Bellomont (an investor) was away in Boston, Massachusetts. Aware of the accusations against Kidd, Bellomont was justifiably afraid of being implicated in piracy himself, and knew that presenting Kidd to England in chains was his best chance to save himself. He lured Kidd into Boston with false promises of clemency, then ordered him arrested on 6 July 1699. Kidd was placed in Stone Prison, spending most of the time in solitary confinement. His wife, Sarah, was also imprisoned. The conditions of Kidd's imprisonment were extremely harsh, and appear to have driven him at least temporarily insane.

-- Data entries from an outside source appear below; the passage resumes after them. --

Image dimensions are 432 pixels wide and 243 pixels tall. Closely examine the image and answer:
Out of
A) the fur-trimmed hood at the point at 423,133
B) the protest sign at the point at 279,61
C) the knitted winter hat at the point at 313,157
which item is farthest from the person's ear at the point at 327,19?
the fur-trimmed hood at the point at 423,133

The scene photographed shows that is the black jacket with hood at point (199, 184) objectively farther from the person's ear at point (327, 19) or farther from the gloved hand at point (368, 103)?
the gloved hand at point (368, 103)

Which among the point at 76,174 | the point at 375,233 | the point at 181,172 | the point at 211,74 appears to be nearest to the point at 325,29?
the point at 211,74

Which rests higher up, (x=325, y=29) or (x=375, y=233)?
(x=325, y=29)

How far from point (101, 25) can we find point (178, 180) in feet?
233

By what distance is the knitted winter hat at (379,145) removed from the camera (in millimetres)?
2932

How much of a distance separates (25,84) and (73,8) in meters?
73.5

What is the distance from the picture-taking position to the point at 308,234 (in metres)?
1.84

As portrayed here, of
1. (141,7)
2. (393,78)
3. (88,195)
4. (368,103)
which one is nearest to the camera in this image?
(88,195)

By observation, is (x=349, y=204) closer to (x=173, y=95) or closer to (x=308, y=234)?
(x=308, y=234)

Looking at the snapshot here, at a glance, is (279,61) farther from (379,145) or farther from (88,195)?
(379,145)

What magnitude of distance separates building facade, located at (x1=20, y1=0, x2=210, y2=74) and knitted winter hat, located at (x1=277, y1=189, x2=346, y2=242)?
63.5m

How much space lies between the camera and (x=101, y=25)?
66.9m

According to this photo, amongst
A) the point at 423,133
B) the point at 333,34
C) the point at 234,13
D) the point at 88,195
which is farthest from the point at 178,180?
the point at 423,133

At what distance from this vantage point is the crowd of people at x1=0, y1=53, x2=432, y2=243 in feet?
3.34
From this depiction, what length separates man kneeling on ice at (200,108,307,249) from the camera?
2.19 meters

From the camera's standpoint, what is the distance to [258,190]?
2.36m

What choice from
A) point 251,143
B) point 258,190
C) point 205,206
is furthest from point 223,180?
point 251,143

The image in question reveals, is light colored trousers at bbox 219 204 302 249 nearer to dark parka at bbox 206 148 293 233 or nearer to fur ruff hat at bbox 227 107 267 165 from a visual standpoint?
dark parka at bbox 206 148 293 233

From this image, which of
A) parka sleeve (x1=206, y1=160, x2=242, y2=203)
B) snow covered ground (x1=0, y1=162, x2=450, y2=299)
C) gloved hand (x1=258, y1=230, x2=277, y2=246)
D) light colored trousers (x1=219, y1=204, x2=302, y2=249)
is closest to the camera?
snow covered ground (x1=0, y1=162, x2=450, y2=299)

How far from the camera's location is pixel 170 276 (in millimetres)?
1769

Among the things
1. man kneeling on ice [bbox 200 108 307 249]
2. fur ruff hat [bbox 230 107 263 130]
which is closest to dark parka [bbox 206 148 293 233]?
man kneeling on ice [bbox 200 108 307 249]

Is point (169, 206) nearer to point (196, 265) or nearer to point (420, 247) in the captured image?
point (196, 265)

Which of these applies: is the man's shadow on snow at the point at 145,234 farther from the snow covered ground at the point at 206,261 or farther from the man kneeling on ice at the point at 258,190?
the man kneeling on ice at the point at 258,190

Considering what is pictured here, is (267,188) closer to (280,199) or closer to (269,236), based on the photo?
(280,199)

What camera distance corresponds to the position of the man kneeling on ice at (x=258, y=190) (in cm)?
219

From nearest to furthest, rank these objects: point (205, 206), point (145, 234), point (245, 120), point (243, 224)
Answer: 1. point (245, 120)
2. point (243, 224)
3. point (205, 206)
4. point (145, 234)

He was eventually (after over a year) sent to England for questioning by Parliament. The new Tory ministry hoped to use Kidd as a tool to discredit the Whigs who had backed him, but Kidd refused to name names, naively confident his patrons would reward his loyalty by interceding on his behalf. There is speculation that he probably would have been spared had he talked. Finding Kidd politically useless, the Tory leaders sent him to stand trial before the High Court of Admiralty in London for the charges of piracy on high seas and the murder of William Moore. Whilst awaiting trial, Kidd was confined in the infamous Newgate Prison and wrote several letters to King William requesting clemency.
Kidd had two lawyers to assist in his defence. He was shocked to learn at his trial that he was charged with murder. He was found guilty on all charges (murder and five counts of piracy). He was hanged on 23 May 1701, at 'Execution Dock', Wapping, in London. During the execution, the hangman's rope broke and Kidd was hanged on the second attempt. His body was gibbeted over the River Thames at Tilbury Point - as a warning to future would-be pirates - for three years.
His associates Richard Barleycorn, Robert Lamley, William Jenkins, Gabriel Loffe, Able Owens, and Hugh Parrot were convicted, but pardoned just prior to hanging at Execution Dock.

As to the accusations of murdering Moore, on this he was mostly sunk on the testimony of the two former crew members, Palmer and Bradinham, who testified against him in exchange for pardons. A deposition Palmer gave when he was captured in Rhode Island two years earlier contradicted his testimony and may have supported Kidd's assertions, but Kidd was unable to obtain the deposition.
A broadside song Captain Kidd's Farewell to the Seas, or, the Famous Pirate's Lament was printed shortly after his execution and popularised the common belief that Kidd had confessed to the false charges.